Sección de texto —

Durante más de 17 siglos, Santa Cecilia ha sido una de las mártires de la Iglesia primitiva más veneradas por los cristianos. Siendo una de las 7 mujeres conmemoradas en el canon de la Misa, excluyendo a la Santísima Virgen María. Su fiesta se celebra el 22 de Noviembre en la Iglesia Católica Romana, en la Iglesia Católica Oriental, en la Iglesia Ortodoxa Oriental y en la Iglesia Anglicana.
Las «actas» de la santa afirman que pertenecía a una familia patricia de Roma y que fue educada en el cristianismo. Solía llevar un vestido de tela muy áspera bajo la túnica propia de su dignidad, ayunaba varios días por semana y había consagrado a Dios su virginidad. Su nombre ‘Caecilia’ era como un gentilicio de los ‘Caecilii’ y su raíz está relacionada a ‘caecus’, que significa ciego, pero las leyendas y hagiografías lo han interpretado erróneamente como un nombre personal, pero hay otras curiosas etimologías, como la que sugiere Geoffrey Chaucer en su obra ‘The Second Nun’s Tale’:Lirio del Cielo. Es el camino para los ciegos, la contemplación del cielo y la vida activa, como si se tratara de un cielo que contemplar para los que carecen de ceguera. Existe una orden de las Hermanas de Santa Cecilia, que son las que rasuran a los a los borreguitos, utilizando el pelo para los palios de los nuevos arzobispos metropolitanos. El Papa bendice a los corderitos cada 21 de Enero, en la fiesta de Santa Agnes, para ser criados por los monjes trapenses.

Tareas —
• 1. Convierte en una lista breve el párrafo del texto sobre Santa Cecilia que empieza con "Durante más de 17 siglos", conservando sus datos principales.
• 2. Según el texto sobre Santa Cecilia, ¿qué día bendice el Papa a los corderitos?
• 3. Transcribe sin cambios el fragmento del texto sobre Santa Cecilia que comienza en "Durante más de" y acaba en "la Iglesia Anglicana.".

Información mostrada —
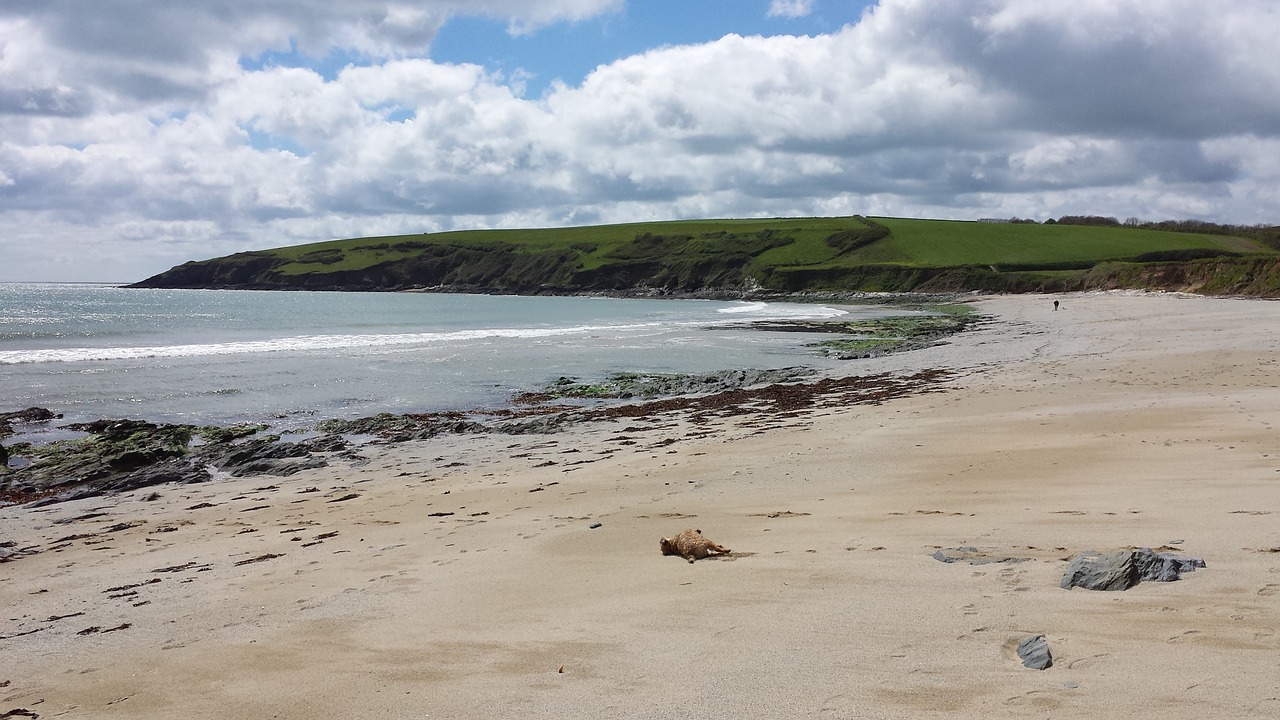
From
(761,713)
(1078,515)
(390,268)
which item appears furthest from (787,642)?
(390,268)

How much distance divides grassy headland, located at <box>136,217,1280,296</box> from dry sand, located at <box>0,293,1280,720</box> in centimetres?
6002

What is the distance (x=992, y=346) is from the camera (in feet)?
111

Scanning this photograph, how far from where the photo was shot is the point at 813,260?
133 m

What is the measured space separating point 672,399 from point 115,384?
1990cm

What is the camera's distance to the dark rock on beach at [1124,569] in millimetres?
5656

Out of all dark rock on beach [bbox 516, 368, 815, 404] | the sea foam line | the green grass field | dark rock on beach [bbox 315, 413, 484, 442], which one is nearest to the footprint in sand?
dark rock on beach [bbox 315, 413, 484, 442]

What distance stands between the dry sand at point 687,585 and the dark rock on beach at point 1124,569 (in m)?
0.16

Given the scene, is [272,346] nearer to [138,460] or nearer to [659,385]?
[659,385]

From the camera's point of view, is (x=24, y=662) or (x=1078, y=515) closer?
(x=24, y=662)

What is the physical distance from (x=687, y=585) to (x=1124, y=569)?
3297 mm

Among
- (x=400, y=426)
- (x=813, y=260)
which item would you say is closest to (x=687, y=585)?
(x=400, y=426)

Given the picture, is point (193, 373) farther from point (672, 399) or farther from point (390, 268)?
point (390, 268)

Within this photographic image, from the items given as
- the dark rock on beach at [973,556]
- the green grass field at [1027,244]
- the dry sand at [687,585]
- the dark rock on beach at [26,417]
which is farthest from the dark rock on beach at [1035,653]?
the green grass field at [1027,244]

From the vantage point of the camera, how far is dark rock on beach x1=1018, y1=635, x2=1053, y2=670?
4.55 m
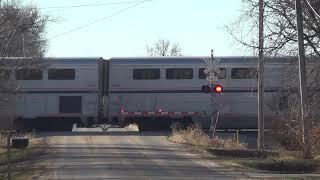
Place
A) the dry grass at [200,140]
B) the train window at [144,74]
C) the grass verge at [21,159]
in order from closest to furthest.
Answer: the grass verge at [21,159], the dry grass at [200,140], the train window at [144,74]

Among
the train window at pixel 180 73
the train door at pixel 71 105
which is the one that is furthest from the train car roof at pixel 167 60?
the train door at pixel 71 105

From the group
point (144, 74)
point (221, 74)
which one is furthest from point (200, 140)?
point (144, 74)

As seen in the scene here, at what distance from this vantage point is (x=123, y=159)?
2311 centimetres

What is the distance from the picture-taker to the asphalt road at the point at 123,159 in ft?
60.2

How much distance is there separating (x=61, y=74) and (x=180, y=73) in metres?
6.83

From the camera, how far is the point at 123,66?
123 feet

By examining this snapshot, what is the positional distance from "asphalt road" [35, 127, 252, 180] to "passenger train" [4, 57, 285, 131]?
216cm

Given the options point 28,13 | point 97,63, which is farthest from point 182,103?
point 28,13

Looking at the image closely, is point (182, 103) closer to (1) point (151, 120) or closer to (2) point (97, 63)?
(1) point (151, 120)

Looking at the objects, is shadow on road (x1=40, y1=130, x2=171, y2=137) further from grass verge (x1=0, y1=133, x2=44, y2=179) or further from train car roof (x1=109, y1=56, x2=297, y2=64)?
grass verge (x1=0, y1=133, x2=44, y2=179)

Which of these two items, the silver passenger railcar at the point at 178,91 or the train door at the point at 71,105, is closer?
the silver passenger railcar at the point at 178,91

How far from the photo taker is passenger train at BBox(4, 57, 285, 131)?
3716cm

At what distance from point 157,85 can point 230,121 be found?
460 cm

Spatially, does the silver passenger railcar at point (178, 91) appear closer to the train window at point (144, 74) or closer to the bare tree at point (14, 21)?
the train window at point (144, 74)
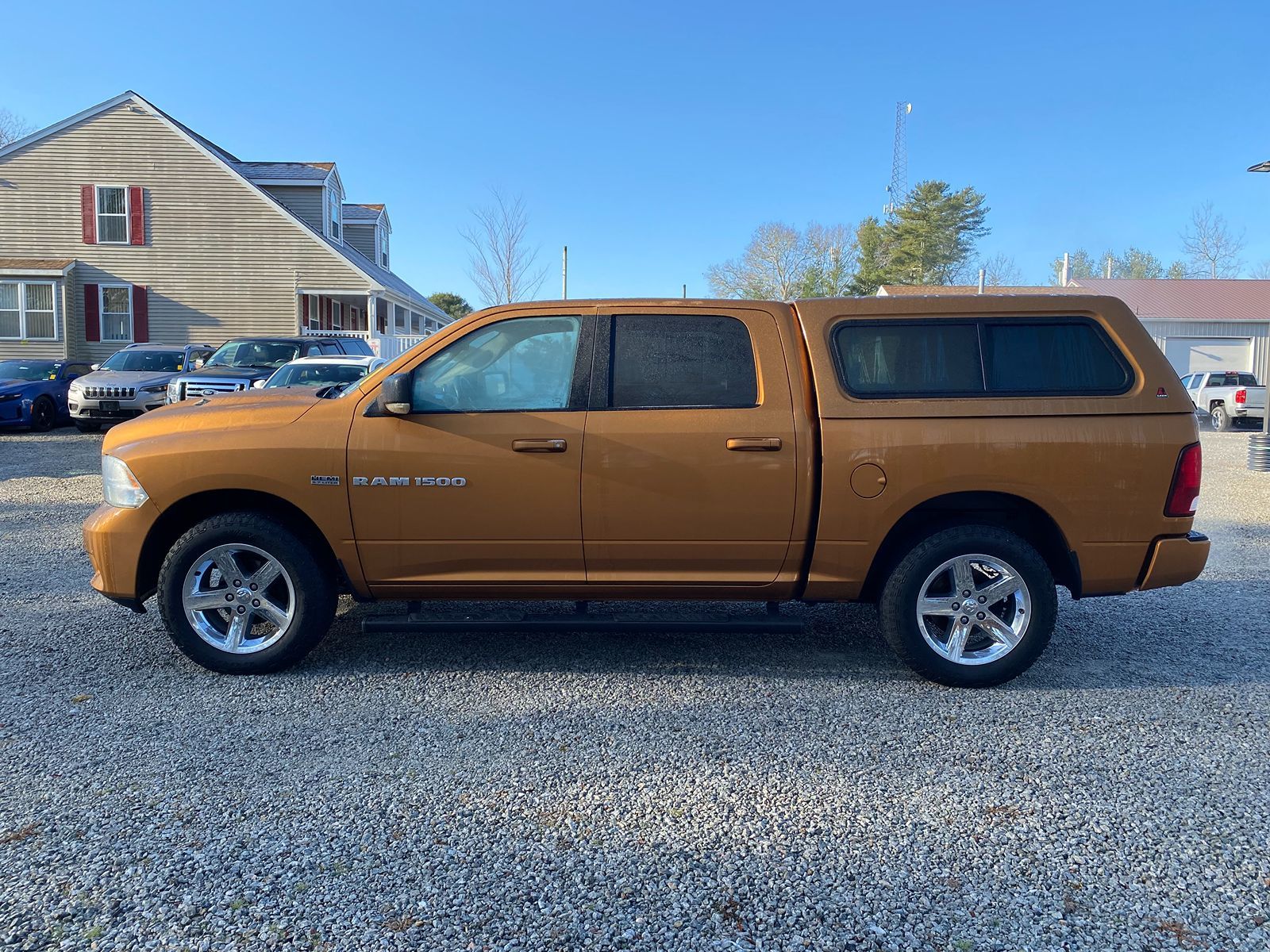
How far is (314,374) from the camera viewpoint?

Resultados por tarea —
• 1.
- Desde hace más de 17 siglos, Santa Cecilia es una de las mártires de la Iglesia primitiva más veneradas por los cristianos.
- Es una de las 7 mujeres conmemoradas en el canon de la Misa, sin contar a la Santísima Virgen María.
- Su fiesta se celebra el 22 de noviembre en la Iglesia Católica Romana, la Católica Oriental, la Ortodoxa Oriental y la Anglicana.

• 2. Cada 21 de enero, en la fiesta de Santa Agnes.

• 3.
Durante más de 17 siglos, Santa Cecilia ha sido una de las mártires de la Iglesia primitiva más veneradas por los cristianos. Siendo una de las 7 mujeres conmemoradas en el canon de la Misa, excluyendo a la Santísima Virgen María. Su fiesta se celebra el 22 de Noviembre en la Iglesia Católica Romana, en la Iglesia Católica Oriental, en la Iglesia Ortodoxa Oriental y en la Iglesia Anglicana.